> _DATA FOR THIS TASK_:

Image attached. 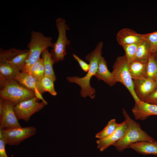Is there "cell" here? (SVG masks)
<instances>
[{
    "instance_id": "1",
    "label": "cell",
    "mask_w": 157,
    "mask_h": 157,
    "mask_svg": "<svg viewBox=\"0 0 157 157\" xmlns=\"http://www.w3.org/2000/svg\"><path fill=\"white\" fill-rule=\"evenodd\" d=\"M103 44L102 41L98 43L94 49L85 56V59L89 62L90 67L85 76L81 78L77 76L67 77L68 81L76 83L80 87V94L83 97L89 96L92 99L95 97V90L91 86L90 81L97 72L99 61L102 56Z\"/></svg>"
},
{
    "instance_id": "2",
    "label": "cell",
    "mask_w": 157,
    "mask_h": 157,
    "mask_svg": "<svg viewBox=\"0 0 157 157\" xmlns=\"http://www.w3.org/2000/svg\"><path fill=\"white\" fill-rule=\"evenodd\" d=\"M122 114L126 121L127 129L123 138L113 146L118 151L122 152L131 144L138 142L154 140L147 132L142 130L140 124L130 117L126 110L122 109Z\"/></svg>"
},
{
    "instance_id": "3",
    "label": "cell",
    "mask_w": 157,
    "mask_h": 157,
    "mask_svg": "<svg viewBox=\"0 0 157 157\" xmlns=\"http://www.w3.org/2000/svg\"><path fill=\"white\" fill-rule=\"evenodd\" d=\"M52 38L45 36L42 32L32 31L31 39L27 45L29 55L26 65L22 72H27L30 67L40 58L44 51L49 47H52Z\"/></svg>"
},
{
    "instance_id": "4",
    "label": "cell",
    "mask_w": 157,
    "mask_h": 157,
    "mask_svg": "<svg viewBox=\"0 0 157 157\" xmlns=\"http://www.w3.org/2000/svg\"><path fill=\"white\" fill-rule=\"evenodd\" d=\"M0 98L9 101L15 105L36 97L34 92L25 88L14 80L0 81Z\"/></svg>"
},
{
    "instance_id": "5",
    "label": "cell",
    "mask_w": 157,
    "mask_h": 157,
    "mask_svg": "<svg viewBox=\"0 0 157 157\" xmlns=\"http://www.w3.org/2000/svg\"><path fill=\"white\" fill-rule=\"evenodd\" d=\"M112 73L115 82L121 83L126 88L135 103L140 101L135 92L133 80L130 72L129 64L125 55L117 58L113 65Z\"/></svg>"
},
{
    "instance_id": "6",
    "label": "cell",
    "mask_w": 157,
    "mask_h": 157,
    "mask_svg": "<svg viewBox=\"0 0 157 157\" xmlns=\"http://www.w3.org/2000/svg\"><path fill=\"white\" fill-rule=\"evenodd\" d=\"M56 23L58 35L50 52L55 63L64 60L66 55V47L70 44L66 36V31L69 28L65 20L59 17L56 19Z\"/></svg>"
},
{
    "instance_id": "7",
    "label": "cell",
    "mask_w": 157,
    "mask_h": 157,
    "mask_svg": "<svg viewBox=\"0 0 157 157\" xmlns=\"http://www.w3.org/2000/svg\"><path fill=\"white\" fill-rule=\"evenodd\" d=\"M36 131L33 126L0 129V139L4 140L6 144L17 145L34 135Z\"/></svg>"
},
{
    "instance_id": "8",
    "label": "cell",
    "mask_w": 157,
    "mask_h": 157,
    "mask_svg": "<svg viewBox=\"0 0 157 157\" xmlns=\"http://www.w3.org/2000/svg\"><path fill=\"white\" fill-rule=\"evenodd\" d=\"M36 97L23 101L14 106V110L18 120L27 122L31 116L42 109L45 105L43 102H38Z\"/></svg>"
},
{
    "instance_id": "9",
    "label": "cell",
    "mask_w": 157,
    "mask_h": 157,
    "mask_svg": "<svg viewBox=\"0 0 157 157\" xmlns=\"http://www.w3.org/2000/svg\"><path fill=\"white\" fill-rule=\"evenodd\" d=\"M3 111L0 116V129L21 127L14 110L15 105L9 101L0 98Z\"/></svg>"
},
{
    "instance_id": "10",
    "label": "cell",
    "mask_w": 157,
    "mask_h": 157,
    "mask_svg": "<svg viewBox=\"0 0 157 157\" xmlns=\"http://www.w3.org/2000/svg\"><path fill=\"white\" fill-rule=\"evenodd\" d=\"M133 82L135 92L141 101L157 88V82L150 78L144 77Z\"/></svg>"
},
{
    "instance_id": "11",
    "label": "cell",
    "mask_w": 157,
    "mask_h": 157,
    "mask_svg": "<svg viewBox=\"0 0 157 157\" xmlns=\"http://www.w3.org/2000/svg\"><path fill=\"white\" fill-rule=\"evenodd\" d=\"M127 129L126 121L122 122L121 125L112 134L103 139L98 140L96 141L97 147L101 151H103L111 145L121 140L124 136Z\"/></svg>"
},
{
    "instance_id": "12",
    "label": "cell",
    "mask_w": 157,
    "mask_h": 157,
    "mask_svg": "<svg viewBox=\"0 0 157 157\" xmlns=\"http://www.w3.org/2000/svg\"><path fill=\"white\" fill-rule=\"evenodd\" d=\"M132 110L135 119L143 121L150 116L157 115V106L140 101L135 103Z\"/></svg>"
},
{
    "instance_id": "13",
    "label": "cell",
    "mask_w": 157,
    "mask_h": 157,
    "mask_svg": "<svg viewBox=\"0 0 157 157\" xmlns=\"http://www.w3.org/2000/svg\"><path fill=\"white\" fill-rule=\"evenodd\" d=\"M116 39L118 43L122 47L127 44L138 43L143 40L142 34L128 28H123L118 31L117 34Z\"/></svg>"
},
{
    "instance_id": "14",
    "label": "cell",
    "mask_w": 157,
    "mask_h": 157,
    "mask_svg": "<svg viewBox=\"0 0 157 157\" xmlns=\"http://www.w3.org/2000/svg\"><path fill=\"white\" fill-rule=\"evenodd\" d=\"M14 80L34 92L36 90H38L41 94L44 92L40 83L28 73L20 72Z\"/></svg>"
},
{
    "instance_id": "15",
    "label": "cell",
    "mask_w": 157,
    "mask_h": 157,
    "mask_svg": "<svg viewBox=\"0 0 157 157\" xmlns=\"http://www.w3.org/2000/svg\"><path fill=\"white\" fill-rule=\"evenodd\" d=\"M94 76L99 81L102 80L111 86L114 85L116 83L112 72L108 69L107 61L102 56L100 58L97 71Z\"/></svg>"
},
{
    "instance_id": "16",
    "label": "cell",
    "mask_w": 157,
    "mask_h": 157,
    "mask_svg": "<svg viewBox=\"0 0 157 157\" xmlns=\"http://www.w3.org/2000/svg\"><path fill=\"white\" fill-rule=\"evenodd\" d=\"M129 148L141 154H151L157 156V140L136 142L130 145Z\"/></svg>"
},
{
    "instance_id": "17",
    "label": "cell",
    "mask_w": 157,
    "mask_h": 157,
    "mask_svg": "<svg viewBox=\"0 0 157 157\" xmlns=\"http://www.w3.org/2000/svg\"><path fill=\"white\" fill-rule=\"evenodd\" d=\"M147 61L135 60L129 64V68L133 80L145 77Z\"/></svg>"
},
{
    "instance_id": "18",
    "label": "cell",
    "mask_w": 157,
    "mask_h": 157,
    "mask_svg": "<svg viewBox=\"0 0 157 157\" xmlns=\"http://www.w3.org/2000/svg\"><path fill=\"white\" fill-rule=\"evenodd\" d=\"M20 72L8 62H0V81L14 80Z\"/></svg>"
},
{
    "instance_id": "19",
    "label": "cell",
    "mask_w": 157,
    "mask_h": 157,
    "mask_svg": "<svg viewBox=\"0 0 157 157\" xmlns=\"http://www.w3.org/2000/svg\"><path fill=\"white\" fill-rule=\"evenodd\" d=\"M42 57L44 62L45 76L50 78L54 81H55L56 77L53 68V65L55 63L48 49H46L42 52Z\"/></svg>"
},
{
    "instance_id": "20",
    "label": "cell",
    "mask_w": 157,
    "mask_h": 157,
    "mask_svg": "<svg viewBox=\"0 0 157 157\" xmlns=\"http://www.w3.org/2000/svg\"><path fill=\"white\" fill-rule=\"evenodd\" d=\"M28 73L40 83L41 80L45 76V71L42 58H39L30 67Z\"/></svg>"
},
{
    "instance_id": "21",
    "label": "cell",
    "mask_w": 157,
    "mask_h": 157,
    "mask_svg": "<svg viewBox=\"0 0 157 157\" xmlns=\"http://www.w3.org/2000/svg\"><path fill=\"white\" fill-rule=\"evenodd\" d=\"M122 124V122L117 123L115 119L110 120L102 131L96 134V138L101 140L108 137L114 132Z\"/></svg>"
},
{
    "instance_id": "22",
    "label": "cell",
    "mask_w": 157,
    "mask_h": 157,
    "mask_svg": "<svg viewBox=\"0 0 157 157\" xmlns=\"http://www.w3.org/2000/svg\"><path fill=\"white\" fill-rule=\"evenodd\" d=\"M28 49L22 50L14 47L7 50L0 48V62H8L18 55L28 51Z\"/></svg>"
},
{
    "instance_id": "23",
    "label": "cell",
    "mask_w": 157,
    "mask_h": 157,
    "mask_svg": "<svg viewBox=\"0 0 157 157\" xmlns=\"http://www.w3.org/2000/svg\"><path fill=\"white\" fill-rule=\"evenodd\" d=\"M145 77L156 81L157 78V60L155 55L150 54L147 63Z\"/></svg>"
},
{
    "instance_id": "24",
    "label": "cell",
    "mask_w": 157,
    "mask_h": 157,
    "mask_svg": "<svg viewBox=\"0 0 157 157\" xmlns=\"http://www.w3.org/2000/svg\"><path fill=\"white\" fill-rule=\"evenodd\" d=\"M150 54L149 47L148 44L145 40H142L138 45L135 60L147 61Z\"/></svg>"
},
{
    "instance_id": "25",
    "label": "cell",
    "mask_w": 157,
    "mask_h": 157,
    "mask_svg": "<svg viewBox=\"0 0 157 157\" xmlns=\"http://www.w3.org/2000/svg\"><path fill=\"white\" fill-rule=\"evenodd\" d=\"M29 55L28 50L21 53L8 62L17 70L21 72L25 66Z\"/></svg>"
},
{
    "instance_id": "26",
    "label": "cell",
    "mask_w": 157,
    "mask_h": 157,
    "mask_svg": "<svg viewBox=\"0 0 157 157\" xmlns=\"http://www.w3.org/2000/svg\"><path fill=\"white\" fill-rule=\"evenodd\" d=\"M143 40L148 44L150 54H155L157 53V31L152 33L142 34Z\"/></svg>"
},
{
    "instance_id": "27",
    "label": "cell",
    "mask_w": 157,
    "mask_h": 157,
    "mask_svg": "<svg viewBox=\"0 0 157 157\" xmlns=\"http://www.w3.org/2000/svg\"><path fill=\"white\" fill-rule=\"evenodd\" d=\"M139 44H127L122 47L125 51V55L129 64L135 59L136 52Z\"/></svg>"
},
{
    "instance_id": "28",
    "label": "cell",
    "mask_w": 157,
    "mask_h": 157,
    "mask_svg": "<svg viewBox=\"0 0 157 157\" xmlns=\"http://www.w3.org/2000/svg\"><path fill=\"white\" fill-rule=\"evenodd\" d=\"M54 81L50 78L44 76L41 80L40 83L44 92H47L53 96L57 94L54 86Z\"/></svg>"
},
{
    "instance_id": "29",
    "label": "cell",
    "mask_w": 157,
    "mask_h": 157,
    "mask_svg": "<svg viewBox=\"0 0 157 157\" xmlns=\"http://www.w3.org/2000/svg\"><path fill=\"white\" fill-rule=\"evenodd\" d=\"M142 101L157 106V88L146 97Z\"/></svg>"
},
{
    "instance_id": "30",
    "label": "cell",
    "mask_w": 157,
    "mask_h": 157,
    "mask_svg": "<svg viewBox=\"0 0 157 157\" xmlns=\"http://www.w3.org/2000/svg\"><path fill=\"white\" fill-rule=\"evenodd\" d=\"M73 58L77 61L81 69L85 72H87L90 67V65L81 59L74 53L72 54Z\"/></svg>"
},
{
    "instance_id": "31",
    "label": "cell",
    "mask_w": 157,
    "mask_h": 157,
    "mask_svg": "<svg viewBox=\"0 0 157 157\" xmlns=\"http://www.w3.org/2000/svg\"><path fill=\"white\" fill-rule=\"evenodd\" d=\"M6 144L3 139H0V157H8L5 150V146Z\"/></svg>"
},
{
    "instance_id": "32",
    "label": "cell",
    "mask_w": 157,
    "mask_h": 157,
    "mask_svg": "<svg viewBox=\"0 0 157 157\" xmlns=\"http://www.w3.org/2000/svg\"><path fill=\"white\" fill-rule=\"evenodd\" d=\"M154 54L155 55L156 59L157 60V53H156ZM156 81L157 83V78H156Z\"/></svg>"
}]
</instances>
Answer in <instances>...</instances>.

> _YOUR INSTRUCTIONS_: Please go through the listing above, locate each line containing the string "instances", and copy all of those lines.

> _EXERCISE RESPONSE_:
<instances>
</instances>
Answer in <instances>...</instances>.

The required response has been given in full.